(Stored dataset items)
....
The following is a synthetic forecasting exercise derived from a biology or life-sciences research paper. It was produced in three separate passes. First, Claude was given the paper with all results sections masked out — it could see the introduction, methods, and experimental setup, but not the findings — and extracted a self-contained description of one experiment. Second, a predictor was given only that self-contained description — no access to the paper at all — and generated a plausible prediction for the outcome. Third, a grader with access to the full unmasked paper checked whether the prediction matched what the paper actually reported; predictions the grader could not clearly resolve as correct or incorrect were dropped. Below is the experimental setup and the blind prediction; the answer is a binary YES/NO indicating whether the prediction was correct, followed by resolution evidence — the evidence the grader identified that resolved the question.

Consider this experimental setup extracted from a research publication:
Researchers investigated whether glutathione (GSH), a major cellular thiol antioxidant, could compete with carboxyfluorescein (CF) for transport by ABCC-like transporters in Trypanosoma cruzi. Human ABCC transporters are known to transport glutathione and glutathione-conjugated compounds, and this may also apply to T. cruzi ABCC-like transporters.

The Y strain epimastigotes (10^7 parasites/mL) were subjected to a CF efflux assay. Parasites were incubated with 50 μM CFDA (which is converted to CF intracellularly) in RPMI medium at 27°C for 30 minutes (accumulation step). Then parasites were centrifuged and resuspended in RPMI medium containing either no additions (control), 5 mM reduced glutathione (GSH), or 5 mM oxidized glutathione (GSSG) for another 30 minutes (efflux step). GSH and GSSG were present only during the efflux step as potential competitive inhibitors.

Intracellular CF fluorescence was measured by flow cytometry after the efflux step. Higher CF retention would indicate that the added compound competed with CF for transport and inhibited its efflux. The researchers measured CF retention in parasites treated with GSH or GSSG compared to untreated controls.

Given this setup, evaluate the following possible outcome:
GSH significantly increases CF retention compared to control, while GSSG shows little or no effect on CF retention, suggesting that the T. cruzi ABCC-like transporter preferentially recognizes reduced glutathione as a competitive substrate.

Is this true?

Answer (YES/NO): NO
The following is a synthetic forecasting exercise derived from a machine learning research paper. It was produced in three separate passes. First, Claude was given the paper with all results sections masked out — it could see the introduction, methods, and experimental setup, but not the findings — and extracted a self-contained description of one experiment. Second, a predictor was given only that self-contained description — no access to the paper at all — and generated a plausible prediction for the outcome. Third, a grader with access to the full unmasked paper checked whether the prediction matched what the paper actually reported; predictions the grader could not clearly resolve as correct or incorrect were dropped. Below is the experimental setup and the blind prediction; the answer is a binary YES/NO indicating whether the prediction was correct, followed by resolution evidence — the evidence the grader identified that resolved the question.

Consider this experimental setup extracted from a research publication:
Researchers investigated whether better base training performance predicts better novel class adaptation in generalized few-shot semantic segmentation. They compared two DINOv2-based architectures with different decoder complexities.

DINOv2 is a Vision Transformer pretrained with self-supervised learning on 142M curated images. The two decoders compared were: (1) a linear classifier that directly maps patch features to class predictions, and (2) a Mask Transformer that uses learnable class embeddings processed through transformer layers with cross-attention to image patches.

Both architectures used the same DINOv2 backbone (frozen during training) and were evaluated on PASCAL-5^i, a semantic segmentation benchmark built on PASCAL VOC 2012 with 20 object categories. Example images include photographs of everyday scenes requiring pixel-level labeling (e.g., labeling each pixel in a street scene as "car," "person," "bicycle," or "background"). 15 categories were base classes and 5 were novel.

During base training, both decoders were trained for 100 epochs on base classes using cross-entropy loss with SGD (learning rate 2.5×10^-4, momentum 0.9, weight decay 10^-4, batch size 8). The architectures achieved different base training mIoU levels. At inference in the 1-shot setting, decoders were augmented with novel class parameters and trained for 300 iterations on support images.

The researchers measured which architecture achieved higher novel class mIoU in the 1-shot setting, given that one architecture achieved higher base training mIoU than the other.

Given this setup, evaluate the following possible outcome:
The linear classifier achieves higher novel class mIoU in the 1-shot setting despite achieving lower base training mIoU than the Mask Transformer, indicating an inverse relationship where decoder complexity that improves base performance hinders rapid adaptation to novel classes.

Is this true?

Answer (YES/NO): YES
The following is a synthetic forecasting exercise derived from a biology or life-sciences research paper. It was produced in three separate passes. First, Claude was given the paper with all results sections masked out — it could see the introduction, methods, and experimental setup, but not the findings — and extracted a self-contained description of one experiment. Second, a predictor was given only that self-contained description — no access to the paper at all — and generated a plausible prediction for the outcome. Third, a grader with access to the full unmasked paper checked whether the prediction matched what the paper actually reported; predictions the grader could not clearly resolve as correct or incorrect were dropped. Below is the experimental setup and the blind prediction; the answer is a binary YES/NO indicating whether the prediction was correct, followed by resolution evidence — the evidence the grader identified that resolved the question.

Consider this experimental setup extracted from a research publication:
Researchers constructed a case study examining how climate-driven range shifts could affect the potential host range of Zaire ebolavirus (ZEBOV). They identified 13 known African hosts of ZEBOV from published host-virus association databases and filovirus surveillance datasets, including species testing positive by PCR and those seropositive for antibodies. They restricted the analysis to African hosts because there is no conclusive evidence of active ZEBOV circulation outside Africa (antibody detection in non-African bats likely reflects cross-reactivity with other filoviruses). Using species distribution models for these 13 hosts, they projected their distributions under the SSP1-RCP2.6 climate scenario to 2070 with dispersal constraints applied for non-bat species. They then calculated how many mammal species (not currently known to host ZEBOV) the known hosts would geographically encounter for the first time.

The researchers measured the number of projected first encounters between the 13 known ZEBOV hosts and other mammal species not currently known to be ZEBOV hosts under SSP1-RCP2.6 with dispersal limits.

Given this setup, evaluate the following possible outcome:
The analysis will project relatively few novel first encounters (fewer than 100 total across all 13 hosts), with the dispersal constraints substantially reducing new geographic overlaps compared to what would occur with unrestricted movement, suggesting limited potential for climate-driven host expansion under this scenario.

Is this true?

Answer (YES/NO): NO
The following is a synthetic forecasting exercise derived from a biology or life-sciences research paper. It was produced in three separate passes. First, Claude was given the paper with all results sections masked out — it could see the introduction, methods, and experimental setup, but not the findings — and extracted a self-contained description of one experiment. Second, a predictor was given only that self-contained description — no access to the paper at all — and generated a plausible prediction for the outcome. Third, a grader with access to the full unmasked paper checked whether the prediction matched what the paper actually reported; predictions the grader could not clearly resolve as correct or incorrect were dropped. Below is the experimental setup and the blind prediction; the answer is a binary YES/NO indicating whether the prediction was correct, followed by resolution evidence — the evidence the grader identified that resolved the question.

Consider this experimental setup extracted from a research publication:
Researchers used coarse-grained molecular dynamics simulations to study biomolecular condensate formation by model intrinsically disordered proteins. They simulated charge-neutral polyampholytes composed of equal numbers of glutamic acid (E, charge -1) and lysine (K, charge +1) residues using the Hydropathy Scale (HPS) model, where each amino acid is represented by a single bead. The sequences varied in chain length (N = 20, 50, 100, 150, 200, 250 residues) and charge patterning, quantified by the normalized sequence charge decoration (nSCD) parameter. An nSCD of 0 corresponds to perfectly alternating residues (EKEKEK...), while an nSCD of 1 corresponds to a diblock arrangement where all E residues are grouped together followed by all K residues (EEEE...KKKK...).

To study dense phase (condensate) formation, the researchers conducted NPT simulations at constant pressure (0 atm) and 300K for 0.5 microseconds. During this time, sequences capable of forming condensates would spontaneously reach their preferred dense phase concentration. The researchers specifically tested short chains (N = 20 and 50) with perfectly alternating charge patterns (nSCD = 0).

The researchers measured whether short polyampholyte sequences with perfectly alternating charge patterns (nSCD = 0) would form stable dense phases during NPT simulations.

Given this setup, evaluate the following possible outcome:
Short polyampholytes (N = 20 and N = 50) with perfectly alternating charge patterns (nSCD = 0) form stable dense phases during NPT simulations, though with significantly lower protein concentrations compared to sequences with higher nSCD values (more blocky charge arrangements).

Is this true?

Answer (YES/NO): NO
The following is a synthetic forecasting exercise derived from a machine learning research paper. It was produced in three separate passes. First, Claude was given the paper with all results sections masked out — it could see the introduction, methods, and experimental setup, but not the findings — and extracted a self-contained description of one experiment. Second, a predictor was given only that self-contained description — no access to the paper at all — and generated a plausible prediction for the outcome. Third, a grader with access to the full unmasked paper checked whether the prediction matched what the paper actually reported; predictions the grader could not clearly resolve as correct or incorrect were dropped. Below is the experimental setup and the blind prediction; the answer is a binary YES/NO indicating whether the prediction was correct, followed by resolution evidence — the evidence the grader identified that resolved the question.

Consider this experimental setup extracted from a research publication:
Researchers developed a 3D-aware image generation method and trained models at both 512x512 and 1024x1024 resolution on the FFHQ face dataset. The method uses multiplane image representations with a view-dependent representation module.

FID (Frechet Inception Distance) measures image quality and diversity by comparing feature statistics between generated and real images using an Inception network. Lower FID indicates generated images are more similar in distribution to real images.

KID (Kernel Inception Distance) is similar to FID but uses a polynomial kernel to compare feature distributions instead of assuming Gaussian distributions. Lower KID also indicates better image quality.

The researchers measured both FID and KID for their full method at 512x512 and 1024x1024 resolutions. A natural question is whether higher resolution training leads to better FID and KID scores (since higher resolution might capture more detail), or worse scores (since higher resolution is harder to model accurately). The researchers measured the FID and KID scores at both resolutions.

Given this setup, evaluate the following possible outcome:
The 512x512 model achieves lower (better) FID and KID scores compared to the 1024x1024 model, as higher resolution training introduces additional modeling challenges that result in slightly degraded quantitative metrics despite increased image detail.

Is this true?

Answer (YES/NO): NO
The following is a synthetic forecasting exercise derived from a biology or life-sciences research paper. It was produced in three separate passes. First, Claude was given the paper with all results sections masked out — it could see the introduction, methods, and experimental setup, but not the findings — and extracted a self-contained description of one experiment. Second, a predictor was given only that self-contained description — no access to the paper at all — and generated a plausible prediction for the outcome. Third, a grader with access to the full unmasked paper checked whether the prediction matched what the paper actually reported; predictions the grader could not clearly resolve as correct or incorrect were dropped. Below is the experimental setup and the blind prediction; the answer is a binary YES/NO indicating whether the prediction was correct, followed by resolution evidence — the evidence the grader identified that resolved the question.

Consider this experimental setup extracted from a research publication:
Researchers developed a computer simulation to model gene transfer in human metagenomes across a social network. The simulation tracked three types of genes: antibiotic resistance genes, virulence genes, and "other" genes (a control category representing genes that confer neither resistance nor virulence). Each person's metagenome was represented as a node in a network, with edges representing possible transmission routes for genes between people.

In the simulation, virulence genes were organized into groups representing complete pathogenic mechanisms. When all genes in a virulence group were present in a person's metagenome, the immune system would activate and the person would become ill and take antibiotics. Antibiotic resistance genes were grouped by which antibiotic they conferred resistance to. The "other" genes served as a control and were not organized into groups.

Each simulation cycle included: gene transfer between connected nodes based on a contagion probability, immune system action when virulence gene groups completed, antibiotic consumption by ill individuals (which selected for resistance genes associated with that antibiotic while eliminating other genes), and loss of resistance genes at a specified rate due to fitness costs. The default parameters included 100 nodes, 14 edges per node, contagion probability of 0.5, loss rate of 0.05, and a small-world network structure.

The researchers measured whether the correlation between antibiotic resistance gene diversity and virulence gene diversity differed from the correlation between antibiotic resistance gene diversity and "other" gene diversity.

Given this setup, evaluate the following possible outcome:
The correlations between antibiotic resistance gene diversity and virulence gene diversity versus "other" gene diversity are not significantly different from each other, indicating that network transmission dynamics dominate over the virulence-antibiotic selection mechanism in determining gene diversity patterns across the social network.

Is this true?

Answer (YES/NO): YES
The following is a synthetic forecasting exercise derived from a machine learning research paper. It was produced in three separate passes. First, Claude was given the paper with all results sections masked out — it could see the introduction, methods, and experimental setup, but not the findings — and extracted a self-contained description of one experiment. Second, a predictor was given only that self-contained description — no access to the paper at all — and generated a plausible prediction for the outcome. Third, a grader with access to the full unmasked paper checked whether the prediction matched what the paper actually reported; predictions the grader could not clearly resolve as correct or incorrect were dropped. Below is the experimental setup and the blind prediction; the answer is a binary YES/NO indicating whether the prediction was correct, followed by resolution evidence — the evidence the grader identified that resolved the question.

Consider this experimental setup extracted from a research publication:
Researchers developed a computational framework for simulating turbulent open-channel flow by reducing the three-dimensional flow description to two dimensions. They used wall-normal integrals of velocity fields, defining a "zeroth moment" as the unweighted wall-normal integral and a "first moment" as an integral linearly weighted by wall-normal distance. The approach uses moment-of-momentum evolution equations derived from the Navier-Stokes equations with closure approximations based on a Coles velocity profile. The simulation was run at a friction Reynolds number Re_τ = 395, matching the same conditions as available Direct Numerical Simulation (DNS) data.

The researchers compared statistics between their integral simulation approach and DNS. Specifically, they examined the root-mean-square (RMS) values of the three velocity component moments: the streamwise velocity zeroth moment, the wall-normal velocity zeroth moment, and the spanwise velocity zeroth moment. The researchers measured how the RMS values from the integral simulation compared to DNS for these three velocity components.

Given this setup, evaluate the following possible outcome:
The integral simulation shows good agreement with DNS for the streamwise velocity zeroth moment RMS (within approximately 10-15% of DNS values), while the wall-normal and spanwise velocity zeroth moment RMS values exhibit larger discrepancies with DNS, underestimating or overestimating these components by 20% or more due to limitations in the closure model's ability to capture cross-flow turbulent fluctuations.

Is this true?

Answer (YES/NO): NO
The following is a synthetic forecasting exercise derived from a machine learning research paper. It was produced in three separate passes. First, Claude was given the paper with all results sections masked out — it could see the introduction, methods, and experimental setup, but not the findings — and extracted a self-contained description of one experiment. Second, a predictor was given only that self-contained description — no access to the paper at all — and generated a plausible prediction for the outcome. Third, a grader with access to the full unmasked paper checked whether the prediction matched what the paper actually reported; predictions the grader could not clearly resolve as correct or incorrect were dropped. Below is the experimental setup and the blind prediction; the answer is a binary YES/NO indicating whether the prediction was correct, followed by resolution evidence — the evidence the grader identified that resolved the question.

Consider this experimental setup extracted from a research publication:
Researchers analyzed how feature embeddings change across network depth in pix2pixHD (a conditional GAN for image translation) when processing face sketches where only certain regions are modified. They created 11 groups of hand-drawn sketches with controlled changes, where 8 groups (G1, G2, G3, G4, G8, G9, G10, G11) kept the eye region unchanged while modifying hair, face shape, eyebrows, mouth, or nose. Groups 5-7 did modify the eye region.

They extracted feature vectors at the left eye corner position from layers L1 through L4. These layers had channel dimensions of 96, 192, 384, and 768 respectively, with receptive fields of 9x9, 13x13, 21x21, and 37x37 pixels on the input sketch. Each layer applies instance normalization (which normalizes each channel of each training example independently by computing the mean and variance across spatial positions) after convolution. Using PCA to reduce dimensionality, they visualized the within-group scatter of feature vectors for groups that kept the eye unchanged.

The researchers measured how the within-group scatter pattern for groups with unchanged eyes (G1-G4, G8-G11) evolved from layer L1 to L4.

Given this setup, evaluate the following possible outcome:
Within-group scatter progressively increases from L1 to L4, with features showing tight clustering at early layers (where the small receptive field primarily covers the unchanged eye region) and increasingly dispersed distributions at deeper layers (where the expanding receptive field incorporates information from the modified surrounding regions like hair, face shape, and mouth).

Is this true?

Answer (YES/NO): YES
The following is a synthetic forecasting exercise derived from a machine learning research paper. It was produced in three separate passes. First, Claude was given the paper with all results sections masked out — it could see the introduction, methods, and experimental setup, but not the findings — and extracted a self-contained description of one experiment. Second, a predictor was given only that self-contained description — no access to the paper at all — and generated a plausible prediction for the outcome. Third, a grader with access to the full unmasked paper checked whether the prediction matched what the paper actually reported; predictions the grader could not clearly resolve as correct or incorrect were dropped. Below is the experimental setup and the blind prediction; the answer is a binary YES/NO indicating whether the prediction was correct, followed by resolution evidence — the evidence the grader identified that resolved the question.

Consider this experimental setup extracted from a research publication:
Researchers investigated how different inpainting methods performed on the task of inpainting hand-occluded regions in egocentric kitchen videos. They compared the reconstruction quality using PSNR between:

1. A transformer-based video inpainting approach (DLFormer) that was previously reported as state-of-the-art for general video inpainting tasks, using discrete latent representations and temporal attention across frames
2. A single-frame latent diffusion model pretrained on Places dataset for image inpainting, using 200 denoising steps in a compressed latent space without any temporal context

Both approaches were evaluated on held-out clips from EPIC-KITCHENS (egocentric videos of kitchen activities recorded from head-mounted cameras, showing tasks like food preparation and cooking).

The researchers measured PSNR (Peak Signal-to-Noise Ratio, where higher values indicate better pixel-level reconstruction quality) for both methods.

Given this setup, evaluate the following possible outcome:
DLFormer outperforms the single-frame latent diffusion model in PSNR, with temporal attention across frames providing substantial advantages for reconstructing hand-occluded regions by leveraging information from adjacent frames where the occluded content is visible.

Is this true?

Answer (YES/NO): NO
....
* _TASK TO CARRY OUT_
Across all the lines of the data, count those that include the word "system" and reply with that number only.

* _TASK SOLUTION_
2